Goal 1:
Find each line in the rows below that contains the string "detection" and copy those lines out.

Text:
----------------------------------------
Some critics of his have cited his unselfishness on the pitch, his inferior ‘numbers’ compared to those of, say, Lionel Messi and Ronaldo, as a reason why he will never reach football’s very top echelon. But there can be no questioning Hazard’s output this term. At the time of the interview, his nine assists is the most recorded by anyone in Europe’s top five leagues. Only he and Messi have scored and assisted eight or more goals already.

‘I saw that,’ Hazard nods.

Assists in Europe's top five leagues at 25 December

‘I have never thought about myself; I just try to play for my team-mates. I spend more time in the middle of the pitch now so I am more like a playmaker. Sometimes I am lucky to pass the ball and we score; sometimes not!

‘I want to keep this thing as a part of my football: playing for my team-mates. If everyone can shine it’s good. I’m happy with my form and with what we have done so far this season. For four months now we have been enjoying playing football with the team and the new manager.

‘Personally I feel like I went on to another level because of the World Cup,’ he adds of the tournament in which his country came third and he won the Silver Ball.

‘I think before the World Cup people thought I was a good player, but after the World Cup they were saying I was one of the best players in the world. That’s the level I want to reach and stay at. I think since the beginning of the season I have done pretty well.
----------------------------------------
Material for this task:
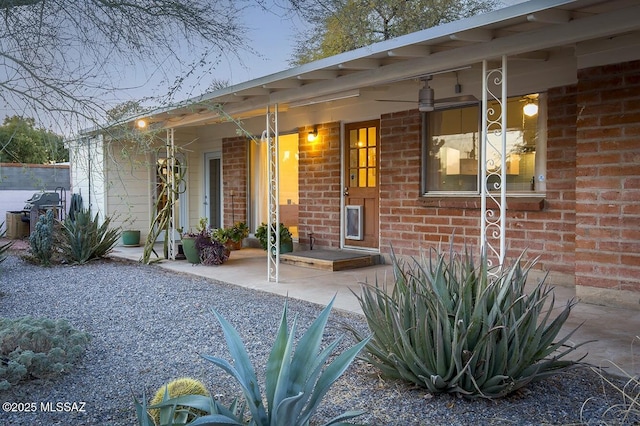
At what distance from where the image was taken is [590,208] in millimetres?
5820

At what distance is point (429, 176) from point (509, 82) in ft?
6.10

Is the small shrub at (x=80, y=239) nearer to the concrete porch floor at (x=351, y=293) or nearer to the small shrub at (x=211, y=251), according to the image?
the concrete porch floor at (x=351, y=293)

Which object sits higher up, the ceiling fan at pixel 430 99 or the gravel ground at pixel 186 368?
the ceiling fan at pixel 430 99

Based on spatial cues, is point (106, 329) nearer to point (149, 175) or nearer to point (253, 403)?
point (253, 403)

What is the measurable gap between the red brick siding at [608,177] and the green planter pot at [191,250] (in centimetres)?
611

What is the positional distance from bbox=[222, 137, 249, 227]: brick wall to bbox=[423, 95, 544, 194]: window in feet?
16.3

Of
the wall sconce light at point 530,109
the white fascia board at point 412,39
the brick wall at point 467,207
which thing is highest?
the white fascia board at point 412,39

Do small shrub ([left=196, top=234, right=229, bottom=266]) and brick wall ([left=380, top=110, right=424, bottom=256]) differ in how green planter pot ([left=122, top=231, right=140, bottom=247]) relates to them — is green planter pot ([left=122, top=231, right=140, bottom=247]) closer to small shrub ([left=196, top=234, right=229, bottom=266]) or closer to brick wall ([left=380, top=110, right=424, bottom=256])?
small shrub ([left=196, top=234, right=229, bottom=266])

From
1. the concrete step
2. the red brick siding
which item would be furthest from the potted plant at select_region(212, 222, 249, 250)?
the red brick siding

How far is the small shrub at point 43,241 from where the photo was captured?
897 centimetres

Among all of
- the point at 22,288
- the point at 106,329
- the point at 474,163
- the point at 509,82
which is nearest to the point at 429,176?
the point at 474,163

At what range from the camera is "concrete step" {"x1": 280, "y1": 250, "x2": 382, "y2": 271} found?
8.31 metres

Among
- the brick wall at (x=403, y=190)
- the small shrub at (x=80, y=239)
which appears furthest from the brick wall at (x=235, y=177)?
the brick wall at (x=403, y=190)

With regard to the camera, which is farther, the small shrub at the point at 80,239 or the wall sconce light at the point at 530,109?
the small shrub at the point at 80,239
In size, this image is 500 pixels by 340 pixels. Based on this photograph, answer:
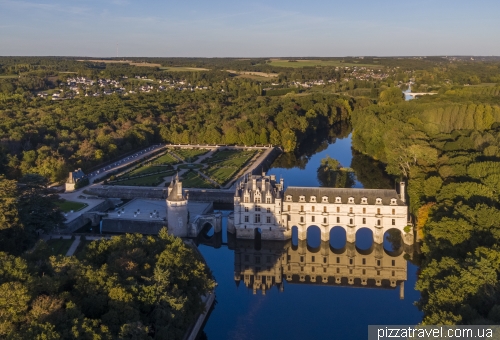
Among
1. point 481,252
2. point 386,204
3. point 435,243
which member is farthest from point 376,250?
point 481,252

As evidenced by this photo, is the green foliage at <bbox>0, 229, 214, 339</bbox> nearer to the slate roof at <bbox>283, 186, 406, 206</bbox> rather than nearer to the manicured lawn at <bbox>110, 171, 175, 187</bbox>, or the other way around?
the slate roof at <bbox>283, 186, 406, 206</bbox>

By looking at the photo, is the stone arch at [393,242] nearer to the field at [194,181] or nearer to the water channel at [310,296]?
the water channel at [310,296]

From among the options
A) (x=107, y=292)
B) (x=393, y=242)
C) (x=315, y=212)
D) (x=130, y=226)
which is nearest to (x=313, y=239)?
(x=315, y=212)

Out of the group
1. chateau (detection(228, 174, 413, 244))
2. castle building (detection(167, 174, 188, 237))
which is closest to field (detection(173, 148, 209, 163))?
castle building (detection(167, 174, 188, 237))

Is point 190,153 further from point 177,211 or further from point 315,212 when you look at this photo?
point 315,212

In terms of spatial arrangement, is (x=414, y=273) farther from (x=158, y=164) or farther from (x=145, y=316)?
(x=158, y=164)

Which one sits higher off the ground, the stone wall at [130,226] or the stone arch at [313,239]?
the stone wall at [130,226]

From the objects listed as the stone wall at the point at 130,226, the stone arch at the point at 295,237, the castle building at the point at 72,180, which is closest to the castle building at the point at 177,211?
the stone wall at the point at 130,226

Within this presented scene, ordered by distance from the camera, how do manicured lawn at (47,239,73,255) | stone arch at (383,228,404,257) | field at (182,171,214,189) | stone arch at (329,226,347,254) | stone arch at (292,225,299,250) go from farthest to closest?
field at (182,171,214,189) → stone arch at (292,225,299,250) → stone arch at (329,226,347,254) → stone arch at (383,228,404,257) → manicured lawn at (47,239,73,255)
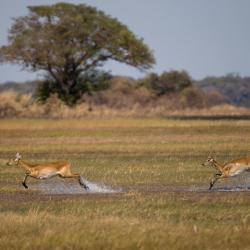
----------------------------------------
Goal 2:
Transcribe the Hazard interview above, starting at "Some critics of" and ending at "that,’ Hazard nods.".

Worked solution 1:
1. chateau (detection(228, 174, 413, 244))
2. castle building (detection(167, 174, 188, 237))
which is closest to field (detection(173, 148, 209, 163))?
castle building (detection(167, 174, 188, 237))

Worked solution 2:
Some critics of his have cited his unselfishness on the pitch, his inferior ‘numbers’ compared to those of, say, Lionel Messi and Ronaldo, as a reason why he will never reach football’s very top echelon. But there can be no questioning Hazard’s output this term. At the time of the interview, his nine assists is the most recorded by anyone in Europe’s top five leagues. Only he and Messi have scored and assisted eight or more goals already.

‘I saw that,’ Hazard nods.